Leer starrte ich an die Wand. Man hatte mir die Fernbedienung weggenommen, damit ich nicht mehr den gesamten Tag und die gesamte Nacht die Berichterstattungen über den Anschlag ansah.
Gelangweilt drehte ich der Zimmertür den Kopf zu, als diese sich öffnete. Anscheinend war es Zeit für die Visite. Ein Haufen Menschen betraten mein Zimmer. Mehr als es wahrscheinlich sein sollten.
Einer der Assistenzärzte ratterte meinen "Unfall" und die daraus folgenden Schäden herunter. Ein anderer erklärte was unternommen wurde und wie meine Behandlung weiter verlaufen würde.
"Sie sind wahrlich eine Heldin", flüsterte mir eine junge Ärztin aufgeregt zu.
Wütend sah ich sie an.
"Eine Heldin?!", fragte ich genervt, "Das höre ich schon ständig in den Nachrichten. Aber meiner Rechnung nach habe ich wirklich nichts bewirkt!"
Erschrocken zuckte die Ärztin zurück. Alle Eindringlinge in meinem Zimmer sahen mich verwirrt an.
"Wie meinen Sie das?", fragte mein Arzt nach. Ich konnte mir schon ganz genau vorstellen, wie er gerade einen Vermerk machte, dass ich einen Besuch bei einem Psychologen bräuchte.
"Nun ja, ganz einfach. Jan und ich haben an diesem Tag gezählt.
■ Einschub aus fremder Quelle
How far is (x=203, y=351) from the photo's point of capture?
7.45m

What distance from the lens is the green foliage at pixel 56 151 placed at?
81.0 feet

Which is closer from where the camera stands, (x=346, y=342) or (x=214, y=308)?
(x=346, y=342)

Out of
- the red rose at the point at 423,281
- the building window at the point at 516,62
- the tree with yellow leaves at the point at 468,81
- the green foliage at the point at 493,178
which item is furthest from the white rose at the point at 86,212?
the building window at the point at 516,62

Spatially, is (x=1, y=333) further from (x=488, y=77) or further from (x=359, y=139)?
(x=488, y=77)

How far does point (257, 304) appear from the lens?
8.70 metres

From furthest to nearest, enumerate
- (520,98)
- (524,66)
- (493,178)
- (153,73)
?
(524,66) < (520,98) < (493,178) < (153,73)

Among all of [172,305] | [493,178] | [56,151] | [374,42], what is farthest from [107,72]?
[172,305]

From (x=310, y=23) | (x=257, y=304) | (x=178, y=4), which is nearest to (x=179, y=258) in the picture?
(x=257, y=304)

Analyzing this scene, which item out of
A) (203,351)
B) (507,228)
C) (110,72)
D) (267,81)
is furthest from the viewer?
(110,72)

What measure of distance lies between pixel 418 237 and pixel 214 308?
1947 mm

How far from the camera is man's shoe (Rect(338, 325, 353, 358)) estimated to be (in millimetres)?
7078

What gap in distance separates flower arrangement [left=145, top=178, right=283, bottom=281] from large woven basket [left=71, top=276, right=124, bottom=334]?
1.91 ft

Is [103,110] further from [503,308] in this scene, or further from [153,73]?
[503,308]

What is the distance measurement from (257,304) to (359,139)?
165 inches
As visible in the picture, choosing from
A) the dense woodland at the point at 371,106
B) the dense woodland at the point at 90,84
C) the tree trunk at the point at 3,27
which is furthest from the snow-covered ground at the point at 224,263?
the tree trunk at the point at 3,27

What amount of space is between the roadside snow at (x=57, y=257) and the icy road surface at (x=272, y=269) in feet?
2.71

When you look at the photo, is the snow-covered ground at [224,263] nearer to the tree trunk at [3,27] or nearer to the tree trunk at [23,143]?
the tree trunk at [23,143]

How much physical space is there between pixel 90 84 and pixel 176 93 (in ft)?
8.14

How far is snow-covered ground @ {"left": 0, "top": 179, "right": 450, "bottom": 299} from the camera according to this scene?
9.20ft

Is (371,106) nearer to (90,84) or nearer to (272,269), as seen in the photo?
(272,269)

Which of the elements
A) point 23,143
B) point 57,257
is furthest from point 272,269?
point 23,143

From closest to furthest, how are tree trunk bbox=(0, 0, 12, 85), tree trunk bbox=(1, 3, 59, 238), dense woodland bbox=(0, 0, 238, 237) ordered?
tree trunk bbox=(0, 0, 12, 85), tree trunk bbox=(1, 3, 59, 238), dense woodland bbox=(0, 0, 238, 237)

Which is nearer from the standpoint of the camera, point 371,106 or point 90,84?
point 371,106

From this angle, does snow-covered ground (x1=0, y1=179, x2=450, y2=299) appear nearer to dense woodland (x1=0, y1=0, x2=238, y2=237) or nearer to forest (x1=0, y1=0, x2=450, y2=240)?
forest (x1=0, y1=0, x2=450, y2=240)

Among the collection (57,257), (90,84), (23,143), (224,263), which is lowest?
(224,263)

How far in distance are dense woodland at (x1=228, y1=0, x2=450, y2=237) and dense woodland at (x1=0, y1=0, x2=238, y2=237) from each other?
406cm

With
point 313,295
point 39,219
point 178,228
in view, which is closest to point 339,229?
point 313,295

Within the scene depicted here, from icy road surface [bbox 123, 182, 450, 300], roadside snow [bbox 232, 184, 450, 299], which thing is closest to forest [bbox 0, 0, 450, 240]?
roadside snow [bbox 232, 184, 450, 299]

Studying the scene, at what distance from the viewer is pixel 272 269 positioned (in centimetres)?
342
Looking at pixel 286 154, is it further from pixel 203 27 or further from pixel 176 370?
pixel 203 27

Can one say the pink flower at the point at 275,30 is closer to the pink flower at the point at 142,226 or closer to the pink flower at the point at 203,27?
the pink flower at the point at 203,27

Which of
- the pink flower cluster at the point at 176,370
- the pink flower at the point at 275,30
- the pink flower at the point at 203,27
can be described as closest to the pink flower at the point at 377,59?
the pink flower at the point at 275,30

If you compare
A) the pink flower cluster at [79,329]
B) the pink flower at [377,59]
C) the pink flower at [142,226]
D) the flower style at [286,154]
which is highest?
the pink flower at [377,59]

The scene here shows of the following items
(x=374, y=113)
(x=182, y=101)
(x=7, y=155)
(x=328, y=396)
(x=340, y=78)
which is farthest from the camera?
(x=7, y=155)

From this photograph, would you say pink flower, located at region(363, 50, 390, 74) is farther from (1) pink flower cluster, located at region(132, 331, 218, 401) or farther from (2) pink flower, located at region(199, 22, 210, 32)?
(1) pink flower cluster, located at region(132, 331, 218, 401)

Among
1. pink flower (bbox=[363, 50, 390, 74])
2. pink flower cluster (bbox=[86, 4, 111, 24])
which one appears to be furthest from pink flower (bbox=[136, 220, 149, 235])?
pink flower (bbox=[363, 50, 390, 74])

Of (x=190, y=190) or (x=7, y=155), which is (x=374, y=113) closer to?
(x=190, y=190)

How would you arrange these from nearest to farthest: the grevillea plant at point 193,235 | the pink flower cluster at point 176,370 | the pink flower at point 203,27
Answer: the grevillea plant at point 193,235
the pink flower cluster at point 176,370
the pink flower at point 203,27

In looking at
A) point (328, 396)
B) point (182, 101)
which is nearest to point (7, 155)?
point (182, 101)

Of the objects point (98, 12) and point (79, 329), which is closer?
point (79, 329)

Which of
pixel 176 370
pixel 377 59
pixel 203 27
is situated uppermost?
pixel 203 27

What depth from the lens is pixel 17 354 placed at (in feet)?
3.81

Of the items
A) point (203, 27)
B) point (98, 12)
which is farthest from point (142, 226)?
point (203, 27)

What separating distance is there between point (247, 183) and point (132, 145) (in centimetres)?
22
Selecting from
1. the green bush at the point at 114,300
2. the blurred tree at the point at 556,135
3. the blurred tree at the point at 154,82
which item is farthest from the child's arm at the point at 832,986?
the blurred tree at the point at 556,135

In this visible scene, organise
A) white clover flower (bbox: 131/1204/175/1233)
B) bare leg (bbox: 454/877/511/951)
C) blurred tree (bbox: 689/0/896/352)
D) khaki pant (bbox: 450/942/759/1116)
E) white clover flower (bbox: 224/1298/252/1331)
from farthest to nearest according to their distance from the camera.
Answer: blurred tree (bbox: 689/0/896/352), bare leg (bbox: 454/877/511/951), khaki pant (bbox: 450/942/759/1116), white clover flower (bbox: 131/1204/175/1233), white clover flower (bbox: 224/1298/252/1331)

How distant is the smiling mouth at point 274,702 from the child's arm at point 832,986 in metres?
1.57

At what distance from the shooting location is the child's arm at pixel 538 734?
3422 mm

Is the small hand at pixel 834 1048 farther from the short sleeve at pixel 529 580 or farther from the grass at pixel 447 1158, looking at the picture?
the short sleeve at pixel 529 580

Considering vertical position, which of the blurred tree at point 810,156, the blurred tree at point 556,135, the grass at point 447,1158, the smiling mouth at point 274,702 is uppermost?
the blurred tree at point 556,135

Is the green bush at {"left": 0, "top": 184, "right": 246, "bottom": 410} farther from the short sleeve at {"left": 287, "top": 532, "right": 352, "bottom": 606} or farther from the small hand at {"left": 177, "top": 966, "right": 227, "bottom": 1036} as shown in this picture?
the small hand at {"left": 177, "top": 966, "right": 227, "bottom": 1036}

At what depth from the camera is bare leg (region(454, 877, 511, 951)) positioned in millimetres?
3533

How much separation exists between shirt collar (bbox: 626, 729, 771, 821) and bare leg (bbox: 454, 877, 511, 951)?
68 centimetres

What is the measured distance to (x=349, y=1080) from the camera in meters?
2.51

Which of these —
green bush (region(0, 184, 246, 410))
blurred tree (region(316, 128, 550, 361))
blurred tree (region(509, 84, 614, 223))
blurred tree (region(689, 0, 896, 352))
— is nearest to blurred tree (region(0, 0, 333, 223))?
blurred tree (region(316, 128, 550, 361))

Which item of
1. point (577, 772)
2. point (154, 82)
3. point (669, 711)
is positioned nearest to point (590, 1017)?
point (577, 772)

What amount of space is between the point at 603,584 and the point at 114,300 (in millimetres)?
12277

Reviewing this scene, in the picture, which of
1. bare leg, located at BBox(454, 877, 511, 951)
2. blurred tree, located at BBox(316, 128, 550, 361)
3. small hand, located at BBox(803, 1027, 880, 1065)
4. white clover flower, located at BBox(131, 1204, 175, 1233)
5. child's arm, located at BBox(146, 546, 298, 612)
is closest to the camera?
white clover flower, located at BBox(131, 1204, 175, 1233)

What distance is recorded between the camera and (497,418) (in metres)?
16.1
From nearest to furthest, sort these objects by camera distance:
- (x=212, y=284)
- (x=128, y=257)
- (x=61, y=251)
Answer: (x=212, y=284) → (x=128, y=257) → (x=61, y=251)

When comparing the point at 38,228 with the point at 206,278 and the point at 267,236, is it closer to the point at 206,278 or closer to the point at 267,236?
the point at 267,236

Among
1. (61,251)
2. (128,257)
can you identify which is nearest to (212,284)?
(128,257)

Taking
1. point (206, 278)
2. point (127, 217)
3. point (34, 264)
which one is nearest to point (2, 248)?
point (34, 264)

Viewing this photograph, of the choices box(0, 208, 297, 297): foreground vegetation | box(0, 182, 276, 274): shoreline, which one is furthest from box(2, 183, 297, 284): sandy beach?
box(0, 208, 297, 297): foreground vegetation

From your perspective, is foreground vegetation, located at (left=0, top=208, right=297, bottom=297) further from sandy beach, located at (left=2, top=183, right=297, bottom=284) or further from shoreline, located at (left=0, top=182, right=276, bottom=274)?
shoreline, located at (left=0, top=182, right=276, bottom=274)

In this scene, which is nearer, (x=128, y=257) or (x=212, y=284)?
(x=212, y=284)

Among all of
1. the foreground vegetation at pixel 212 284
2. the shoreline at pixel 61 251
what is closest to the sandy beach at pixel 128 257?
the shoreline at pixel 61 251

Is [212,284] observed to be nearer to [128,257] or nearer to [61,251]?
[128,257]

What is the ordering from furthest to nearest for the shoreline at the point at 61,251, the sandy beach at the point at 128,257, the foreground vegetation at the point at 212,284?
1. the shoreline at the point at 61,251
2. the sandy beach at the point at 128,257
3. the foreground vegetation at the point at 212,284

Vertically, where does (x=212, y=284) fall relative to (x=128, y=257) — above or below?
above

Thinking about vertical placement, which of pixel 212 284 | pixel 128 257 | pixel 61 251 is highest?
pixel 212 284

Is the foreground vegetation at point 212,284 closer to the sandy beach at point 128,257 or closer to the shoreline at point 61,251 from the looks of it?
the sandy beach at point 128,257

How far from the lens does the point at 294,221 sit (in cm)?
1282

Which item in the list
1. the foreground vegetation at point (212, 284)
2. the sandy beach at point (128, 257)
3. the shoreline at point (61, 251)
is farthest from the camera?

Wir hatten 34 Verletzte Personen und die Leichen, die die man noch als Menschen erkennen konnte waren 27. Wenn wir davon ausgehen das noch einmal genauso viele Menschen gestorben sind, aber nicht mehr zu erkenne waren, kommen wir auf eine Zahl von 54 Toten. In den Nachrichten wird aber von mehr als siebzig Toten in der Westkurve gesprochen. Also erklären Sie mir, woher kommen noch mehr Tote, wenn ich doch so eine Heldin bin?!", fragte ich herausfordernd, "Sie fühlen sich bestimmt auch als eine Heldin, weil sie hier die Verletzten versorgt haben. Aber dabei vergessen Sie, das ich Leichenteile beiseite schieben musste, um Ihre Verletzten überhaupt zu finden. Sie vergessen, das da draußen Familien sind, die niemals eine richtige Erklärung dafür bekommen werden, was passiert ist und warum ihre Mutter, ihr Vater, ihre Geschwister oder ihre Kinder niemals eine richtige Beerdigung bekommen können, weil nicht alles von ihnen gefunden wurde!"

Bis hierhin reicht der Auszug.